Wirtschaftsministerin Margarethe Schramböck
APA/Herbert Pfarrhofer
Arbeit

Regierung setzt auf Maßnahmenmix

Die Stärkung des Wirtschaftsstandorts und die Sicherung von Arbeitsplätzen haben für die Regierung nach eigenen Angaben Priorität: Wirtschaftsministerin Margarete Schramböck (ÖVP) stellte am Montag ihre Standortstrategie vor. Neben Investitionen in die Digitalisierung umfasst diese die Investitionsprämie und den Abbau von Bürokratie. „Arbeit wird unser zentrales Thema der nächsten Monate werden", hatte Bundeskanzler Sebastian Kurz (ÖVP) zuvor gesagt.

Nachdem sich die heimische Wirtschaft im Sommer erholen konnte, „stehen wir jetzt vor den Herausforderungen des Herbstes“, sagte Schramböck. Sie warnte vor einer Verschlechterung der wirtschaftlichen Entwicklung. Der wöchentliche BIP-Indikator der Nationalbank sei in den letzten beiden Wochen wieder zurückgegangen. Die Erholung bremse sich merklich ein, so die Ministerin.

Ein erster Schwerpunkt der Strategie sei die Digitalisierung – 20 Prozent aus dem Recovery-Fonds der Europäischen Union (EU) sollen in die Digitalisierung fließen. Laut Schramböck sind das 600 Millionen Euro. Knapp die Hälfte aller neu entstandenen Jobs in Österreich seien auf die Digitalisierung zurückzuführen, so Schramböck.
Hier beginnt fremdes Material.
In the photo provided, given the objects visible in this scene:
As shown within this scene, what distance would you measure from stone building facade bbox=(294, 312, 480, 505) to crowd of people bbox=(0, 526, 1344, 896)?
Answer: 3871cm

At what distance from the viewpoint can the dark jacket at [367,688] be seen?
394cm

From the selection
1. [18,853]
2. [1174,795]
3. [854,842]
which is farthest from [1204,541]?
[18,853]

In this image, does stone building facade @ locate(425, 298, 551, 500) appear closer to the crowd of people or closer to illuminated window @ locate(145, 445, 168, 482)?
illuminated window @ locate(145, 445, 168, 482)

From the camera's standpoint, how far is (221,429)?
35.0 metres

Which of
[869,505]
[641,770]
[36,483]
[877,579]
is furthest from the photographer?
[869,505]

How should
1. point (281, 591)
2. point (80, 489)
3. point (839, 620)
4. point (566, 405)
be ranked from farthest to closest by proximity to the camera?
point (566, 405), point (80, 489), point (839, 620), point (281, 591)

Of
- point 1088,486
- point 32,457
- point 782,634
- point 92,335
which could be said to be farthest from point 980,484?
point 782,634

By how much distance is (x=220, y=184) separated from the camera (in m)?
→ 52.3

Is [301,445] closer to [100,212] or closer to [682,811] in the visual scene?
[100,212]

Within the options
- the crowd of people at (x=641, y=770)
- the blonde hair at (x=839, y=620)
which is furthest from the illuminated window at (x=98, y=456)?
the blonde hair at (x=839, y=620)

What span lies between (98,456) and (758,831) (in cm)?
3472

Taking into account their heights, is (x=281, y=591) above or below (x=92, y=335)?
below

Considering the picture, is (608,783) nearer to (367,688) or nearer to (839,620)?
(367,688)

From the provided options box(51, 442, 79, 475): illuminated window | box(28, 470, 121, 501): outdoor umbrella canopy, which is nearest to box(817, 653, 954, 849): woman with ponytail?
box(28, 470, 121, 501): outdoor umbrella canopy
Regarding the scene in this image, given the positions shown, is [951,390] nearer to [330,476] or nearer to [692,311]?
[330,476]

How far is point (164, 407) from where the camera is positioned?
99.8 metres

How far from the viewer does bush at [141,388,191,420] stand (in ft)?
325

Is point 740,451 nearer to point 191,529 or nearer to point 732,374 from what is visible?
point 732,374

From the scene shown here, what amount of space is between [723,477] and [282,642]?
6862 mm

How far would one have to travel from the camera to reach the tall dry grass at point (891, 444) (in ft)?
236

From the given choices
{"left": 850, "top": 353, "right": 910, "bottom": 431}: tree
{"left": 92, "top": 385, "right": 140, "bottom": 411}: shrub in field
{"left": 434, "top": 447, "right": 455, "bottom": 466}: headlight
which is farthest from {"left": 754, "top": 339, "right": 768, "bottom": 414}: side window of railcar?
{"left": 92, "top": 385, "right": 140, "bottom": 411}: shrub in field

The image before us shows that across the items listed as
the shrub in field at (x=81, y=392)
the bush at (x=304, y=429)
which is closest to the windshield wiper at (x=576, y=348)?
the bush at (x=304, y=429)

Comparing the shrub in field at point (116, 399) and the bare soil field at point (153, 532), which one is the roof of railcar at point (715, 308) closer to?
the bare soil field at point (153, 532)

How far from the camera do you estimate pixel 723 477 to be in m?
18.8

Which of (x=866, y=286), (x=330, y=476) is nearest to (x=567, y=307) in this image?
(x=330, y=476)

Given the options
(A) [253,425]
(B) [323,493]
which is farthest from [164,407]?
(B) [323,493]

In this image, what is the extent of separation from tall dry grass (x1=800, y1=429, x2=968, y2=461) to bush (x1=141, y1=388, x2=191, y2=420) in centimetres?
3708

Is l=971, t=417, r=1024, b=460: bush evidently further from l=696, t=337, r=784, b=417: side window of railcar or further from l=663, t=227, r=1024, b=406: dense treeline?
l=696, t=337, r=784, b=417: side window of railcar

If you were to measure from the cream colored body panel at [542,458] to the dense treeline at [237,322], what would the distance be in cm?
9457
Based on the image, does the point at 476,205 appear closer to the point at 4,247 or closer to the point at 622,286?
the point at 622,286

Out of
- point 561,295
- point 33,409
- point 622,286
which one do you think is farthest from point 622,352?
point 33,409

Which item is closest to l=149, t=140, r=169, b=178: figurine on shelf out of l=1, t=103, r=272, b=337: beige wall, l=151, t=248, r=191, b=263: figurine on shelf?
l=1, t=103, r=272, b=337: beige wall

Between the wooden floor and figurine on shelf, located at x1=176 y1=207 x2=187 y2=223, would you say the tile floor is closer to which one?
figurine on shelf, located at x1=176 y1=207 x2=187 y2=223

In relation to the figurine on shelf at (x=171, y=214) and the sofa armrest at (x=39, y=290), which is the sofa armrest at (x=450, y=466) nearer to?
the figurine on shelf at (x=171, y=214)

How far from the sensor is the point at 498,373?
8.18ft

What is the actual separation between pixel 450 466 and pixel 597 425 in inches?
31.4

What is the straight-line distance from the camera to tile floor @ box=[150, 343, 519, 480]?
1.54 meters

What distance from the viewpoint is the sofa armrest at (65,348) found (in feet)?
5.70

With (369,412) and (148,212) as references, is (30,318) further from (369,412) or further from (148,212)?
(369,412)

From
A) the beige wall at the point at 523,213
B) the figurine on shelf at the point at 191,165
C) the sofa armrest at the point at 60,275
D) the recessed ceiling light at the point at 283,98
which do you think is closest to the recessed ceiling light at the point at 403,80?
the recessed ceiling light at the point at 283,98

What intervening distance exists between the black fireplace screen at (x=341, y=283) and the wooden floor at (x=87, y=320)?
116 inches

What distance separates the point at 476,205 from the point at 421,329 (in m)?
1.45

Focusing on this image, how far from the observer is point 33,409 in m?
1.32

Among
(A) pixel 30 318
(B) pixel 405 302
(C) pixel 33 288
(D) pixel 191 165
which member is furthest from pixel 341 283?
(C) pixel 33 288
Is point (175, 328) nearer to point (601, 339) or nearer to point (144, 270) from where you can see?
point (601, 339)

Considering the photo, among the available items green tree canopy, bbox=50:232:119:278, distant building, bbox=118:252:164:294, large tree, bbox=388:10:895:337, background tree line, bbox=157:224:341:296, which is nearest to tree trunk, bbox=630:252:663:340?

Ein weiterer Schwerpunkt ist die Investitionsprämie, die sich bereits in Umsetzung befindet und zuletzt von einer auf zwei Milliarden Euro erhöht wurde. Investitionen von 5.000 Euro bis maximal 50 Mio. Euro werden mit einer Prämie von sieben Prozent gefördert. Wenn die Investition in Zusammenhang mit Digitalisierung, Ökologisierung, Gesundheit oder „Life Science“ steht, steigt die Prämie auf 14 Prozent. Ausgeschlossen von der Förderung sind klimaschädliche Investitionen sowie Investitionen in unbebaute Grundstücke, in Finanzanlagen, Übernahmen und in aktivierte Eigenleistungen.

Zuversicht bei Fixkostenzuschuss

Außerdem wurden Betriebe aus den Sektoren Wasserstoff, Halbleiter und „Low Carbon Industry“ dazu aufgerufen, ihre Bedürfnisse in Gesprächen mit der Regierung anzugeben und sich an der „Transformation“ der Bereiche zu beteiligen. Abschließend kündigte Schramböck an, Bürokratie abbauen zu wollen.

Beim Fixkostenzuschuss gab sich Schramböck zuversichtlich, dass eine Einigung mit der EU-Kommission gelinge. EU-Wettbewerbskommissarin Margrethe Vestager habe ihr bereits eine Obergrenze von zwei Mio. Euro zugesagt, Österreich wolle aber weiter fünf Mio. Euro.

Treffen mit Stelzer

Ihre Pläne für ein „Österreich-Konsortium“ für das MAN-Werk in Steyr wolle sie am Dienstag mit Oberösterreichs Landeshauptmann Thomas Stelzer (ÖVP) besprechen, kündigte Schramböck an. Zuvor hatte der Bundeskanzler ein Treffen mit Stelzer für Dienstag angekündigt.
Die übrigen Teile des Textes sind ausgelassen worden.